Chris: The late chairs.
Rudy: Late 2000s.
Klaus: Hahaha. Someone should make a timeless chair
Rudy: This chair is from the era of shut the f*ck up.
Chris: Early shut the f*ck up. To be specific.
Klaus: Get the f*ck up early and make a chair.
Rudy: Not the mid-shut the f*ck up. Those were horrible.
Klaus: I think this chair was f*cked up from the start.
Chris: From the early start.
Rudy: Do you think the maker started with the legs, seat or back first?
Klaus: Hey, it’s actually handmade, too, says the info. That is a lie. I think he started with the CNC. Or not.
Chris: CNC drawknife.
Rudy: CNC drawknife™
Chris: We need to invent CNC for froes, axes and drawknives.
Klaus: That could make you rich. Peter Galbert would love it.
Rudy: CNC milk paint.
Chris: CNC hide glue.
Rudy: Early CNC hide glue.
Klaus: That is the best.
Chris: From the morning cow.
Chris: OK, I take all back. This chair is real.
Klaus: Ze Chaiur.
Rudy: The chair is real because it says so on the Internet. Everything on the Internet is true.
Klaus: The maker probably had three cloves of garlic up his a$$ while making it.
Chris: De bonne heure chair.
Klaus: I don’t know what that means
Chris : De bonne heure marron.
Klaus: All I know in French is au revoir.
Chris: Early Brown.
Rudy: Hence the brown color.
Chris: And the earliness!
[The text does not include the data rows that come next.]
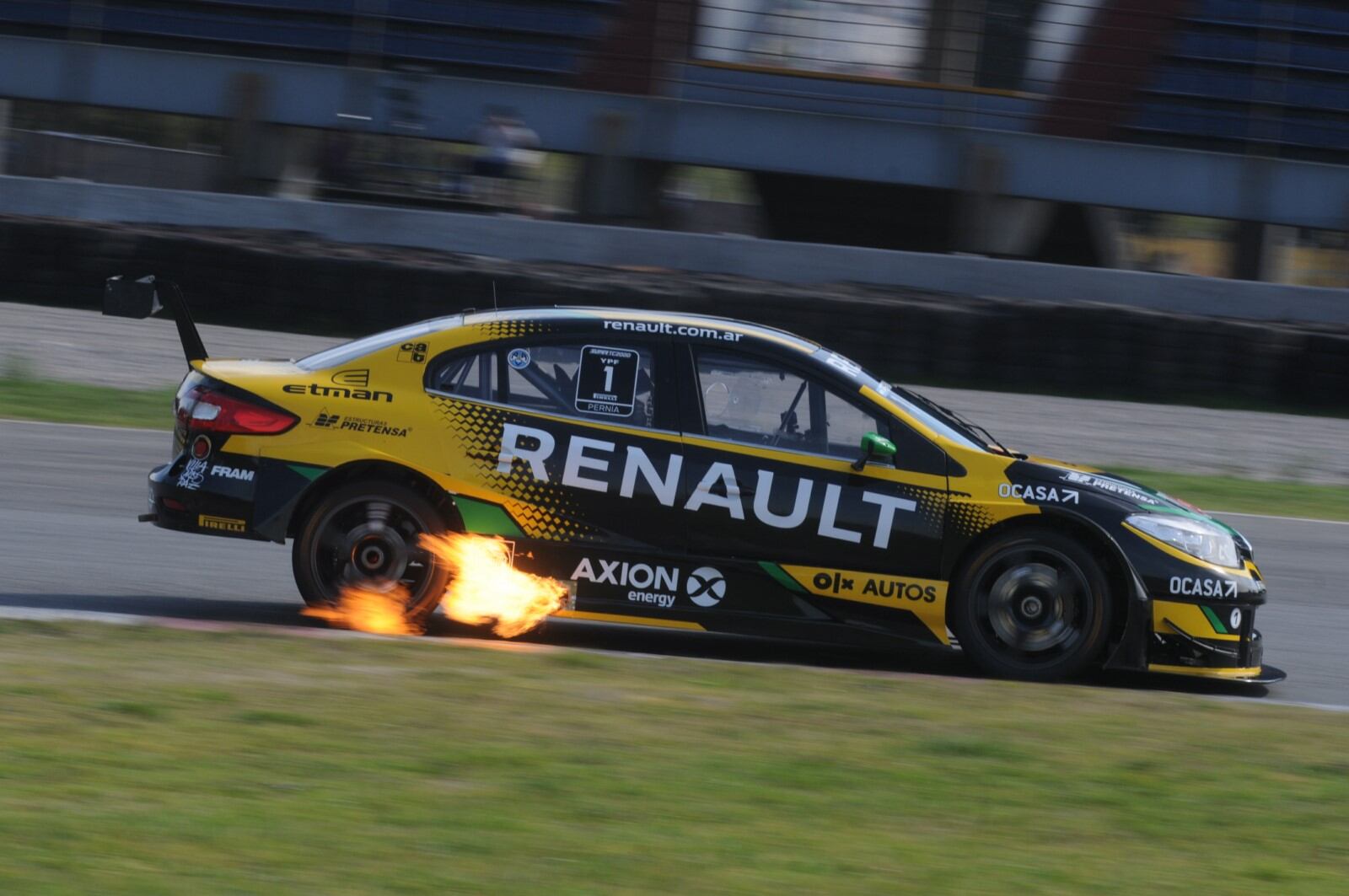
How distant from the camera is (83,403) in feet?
43.7

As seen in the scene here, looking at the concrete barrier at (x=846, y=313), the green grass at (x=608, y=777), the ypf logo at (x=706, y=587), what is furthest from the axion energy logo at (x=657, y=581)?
the concrete barrier at (x=846, y=313)

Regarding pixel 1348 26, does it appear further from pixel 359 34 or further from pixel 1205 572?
pixel 1205 572

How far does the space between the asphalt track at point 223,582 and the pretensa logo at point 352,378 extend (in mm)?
1109

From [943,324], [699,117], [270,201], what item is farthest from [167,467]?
[699,117]

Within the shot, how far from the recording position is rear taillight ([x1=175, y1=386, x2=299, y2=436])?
6.72 m

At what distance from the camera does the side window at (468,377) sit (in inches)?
264

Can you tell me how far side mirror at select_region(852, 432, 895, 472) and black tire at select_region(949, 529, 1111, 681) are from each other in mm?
565

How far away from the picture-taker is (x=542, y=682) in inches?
227

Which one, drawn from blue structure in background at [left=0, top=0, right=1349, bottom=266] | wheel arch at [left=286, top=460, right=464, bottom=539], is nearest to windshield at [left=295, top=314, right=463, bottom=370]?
wheel arch at [left=286, top=460, right=464, bottom=539]

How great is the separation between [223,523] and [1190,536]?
4058 mm

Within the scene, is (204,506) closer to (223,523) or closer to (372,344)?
(223,523)

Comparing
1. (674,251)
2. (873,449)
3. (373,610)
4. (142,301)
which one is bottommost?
(373,610)

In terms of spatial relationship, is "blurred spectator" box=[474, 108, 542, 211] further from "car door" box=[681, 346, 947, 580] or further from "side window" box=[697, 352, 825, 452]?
"car door" box=[681, 346, 947, 580]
So, so early.
Rudy: So early it can almost not get any earlier.
Chris: So early it is almost late.
Rudy: But hey, the maker fooled us with his wooden nails – not a pocket screw in sight. Clever guy.
Klaus: Haha. Good point. A good chairmaker hides his pocket screws. Right?
Chris: They are under the wooden plugs
Rudy: Says the expert.
Chris: I have no shame about that!
Rudy: None needed!
Klaus: You should not!
Rudy: I use pocket screws in almost all of my carvings. And cover them with wooden plugs. No shame.
Chris: I’m not going for the East Wales vibe.
Klaus: That pocket-screw trick with the three-piece arm is one of my favorite chairmaking tricks!
Chris: Thanks. Better than a JB dowel.
Rudy: You mean you think it’s authentic?
Chris: Early authentic.
Rudy: Right. De bonne heure authentique.
Chris: Oui, mon petite chou chou.
Klaus: Early authentic is better than this mid-day fake chair.
Rudy: Early authentic is actually a great way to describe this chair.
Chris: Sounds like marketing speak.
Rudy: The seat has some nice cracks.
Chris: Nice cracks to hold the nice brown.
Klaus: So, a name for this one? Many to choose from.
Chris: Yeah. Who ever edits this one can choose the name.
Rudy: Something with “early” perhaps?
Chris: And “brown.”
Klaus: I bet the back posts are screwed into the seat. The whole chair is screwed, in fact.
Chris: The buyer is especially screwed
Klaus: Haha.
Rudy: Haha.
Chris: OK, I gotta help Lucy unload the groceries. So I’m gonna sign off. She has beer. BYE!